To make the crossing, Burgess and his team had to conquer two big obstacles. The first was the strait which, at its narrowest point is 56 miles across, with unpredictable currents, icebergs and weather made it an intimidating prospect. Many previous attempts on the strait have focused on a winter crossing, including an unsuccessful one led by Sir Ranulph Fiennes in 2001. This was Burgess’s original intention. “But when I first visited the region in 2001,” he says, “it was obvious that any vehicle capable of getting across the ice wasn’t capable of getting to the ice, and so it would be impossible for one vehicle to make the whole journey.” The challenge was to adapt a road vehicle for a sea crossing.

The solution, developed by Protection & Performance, a company specializing in adapting 4x4s, was ingenious. Take a “rest-of-the-world”-spec Land Rover, which is less complex than the UK version, run an extra drive shaft out of the engine to power a propeller, and add floats. Enormous floats: the two red tanks that sit on either side of Burgess’s vehicle have a combined volume of 1,480 gallons and can maintain 5½ tons of buoyancy. Even stripped to the bare essentials and equipped with its two-man crew, the vehicle weighed three tons (a quarter of a ton of which was fuel). They also developed detachable caterpillar tracks to have the ability to cross snow and ice on the way to the strait.

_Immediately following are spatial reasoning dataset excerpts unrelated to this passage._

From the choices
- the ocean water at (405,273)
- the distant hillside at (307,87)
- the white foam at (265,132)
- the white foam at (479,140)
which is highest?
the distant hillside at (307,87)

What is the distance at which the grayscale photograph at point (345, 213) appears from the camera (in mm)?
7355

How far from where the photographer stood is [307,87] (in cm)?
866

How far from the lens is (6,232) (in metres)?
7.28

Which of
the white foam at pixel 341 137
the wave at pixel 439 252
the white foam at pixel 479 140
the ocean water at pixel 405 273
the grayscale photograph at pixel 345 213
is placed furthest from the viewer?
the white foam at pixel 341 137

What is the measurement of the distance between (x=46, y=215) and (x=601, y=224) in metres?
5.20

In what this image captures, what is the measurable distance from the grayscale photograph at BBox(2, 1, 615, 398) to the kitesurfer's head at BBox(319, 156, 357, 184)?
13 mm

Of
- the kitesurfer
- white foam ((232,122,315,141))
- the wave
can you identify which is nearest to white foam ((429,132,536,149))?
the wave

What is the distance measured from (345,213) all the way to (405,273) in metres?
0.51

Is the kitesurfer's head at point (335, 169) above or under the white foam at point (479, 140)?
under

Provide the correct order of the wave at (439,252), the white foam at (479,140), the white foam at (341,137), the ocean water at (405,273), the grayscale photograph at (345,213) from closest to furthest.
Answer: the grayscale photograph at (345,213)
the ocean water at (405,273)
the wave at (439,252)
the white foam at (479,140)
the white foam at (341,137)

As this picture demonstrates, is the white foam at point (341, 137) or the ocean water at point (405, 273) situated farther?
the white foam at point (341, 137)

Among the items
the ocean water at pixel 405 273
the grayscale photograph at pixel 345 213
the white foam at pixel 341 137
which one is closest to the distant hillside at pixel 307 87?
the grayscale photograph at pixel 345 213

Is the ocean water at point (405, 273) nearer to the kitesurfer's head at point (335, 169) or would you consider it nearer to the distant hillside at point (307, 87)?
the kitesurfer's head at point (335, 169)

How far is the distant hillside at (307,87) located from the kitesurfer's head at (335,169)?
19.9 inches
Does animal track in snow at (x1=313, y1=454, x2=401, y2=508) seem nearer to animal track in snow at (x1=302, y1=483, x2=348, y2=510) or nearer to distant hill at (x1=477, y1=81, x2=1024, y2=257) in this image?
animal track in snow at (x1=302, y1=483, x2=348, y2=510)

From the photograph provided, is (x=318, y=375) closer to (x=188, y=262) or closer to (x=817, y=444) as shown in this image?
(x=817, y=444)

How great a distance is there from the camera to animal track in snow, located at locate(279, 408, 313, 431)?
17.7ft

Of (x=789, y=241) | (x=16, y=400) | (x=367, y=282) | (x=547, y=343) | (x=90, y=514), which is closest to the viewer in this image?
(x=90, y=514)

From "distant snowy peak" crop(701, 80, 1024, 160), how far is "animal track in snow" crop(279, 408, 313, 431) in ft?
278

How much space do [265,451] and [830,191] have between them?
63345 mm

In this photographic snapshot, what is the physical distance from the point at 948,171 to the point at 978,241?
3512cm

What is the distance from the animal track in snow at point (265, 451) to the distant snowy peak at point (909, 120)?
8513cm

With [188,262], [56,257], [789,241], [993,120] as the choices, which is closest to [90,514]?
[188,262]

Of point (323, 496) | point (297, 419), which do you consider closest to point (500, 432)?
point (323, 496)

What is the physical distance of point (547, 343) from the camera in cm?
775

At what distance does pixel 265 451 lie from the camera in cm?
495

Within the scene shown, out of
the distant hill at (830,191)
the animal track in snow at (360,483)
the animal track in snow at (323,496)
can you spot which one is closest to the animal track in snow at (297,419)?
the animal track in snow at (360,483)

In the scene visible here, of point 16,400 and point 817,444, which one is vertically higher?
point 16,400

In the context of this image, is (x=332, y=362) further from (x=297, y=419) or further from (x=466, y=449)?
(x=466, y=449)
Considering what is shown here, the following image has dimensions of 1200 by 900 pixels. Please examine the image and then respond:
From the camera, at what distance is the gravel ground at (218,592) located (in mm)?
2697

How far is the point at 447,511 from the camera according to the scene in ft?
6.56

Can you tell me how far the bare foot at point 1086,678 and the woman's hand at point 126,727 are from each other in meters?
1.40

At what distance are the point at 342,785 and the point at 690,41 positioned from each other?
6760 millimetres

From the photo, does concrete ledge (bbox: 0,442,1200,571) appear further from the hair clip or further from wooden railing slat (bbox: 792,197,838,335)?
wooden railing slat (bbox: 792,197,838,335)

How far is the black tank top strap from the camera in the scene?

Burgess left his farm on January 29 this year and reached Uelen, on the shores of the strait, on March 3. The final leg of the journey involved tracking the Arctic coastline of eastern Siberia for two weeks and enduring temperatures below -40C. On July 7, when weather permitted, the journey began. After 9 hours at sea the team was forced to stop on the little island of Little Diomede, population of 140, in the middle of the strait. The weather did not permit them to restart for another month, at which time it took them six and a half hours till they came ashore at a place called Wales, cheered on by the local population.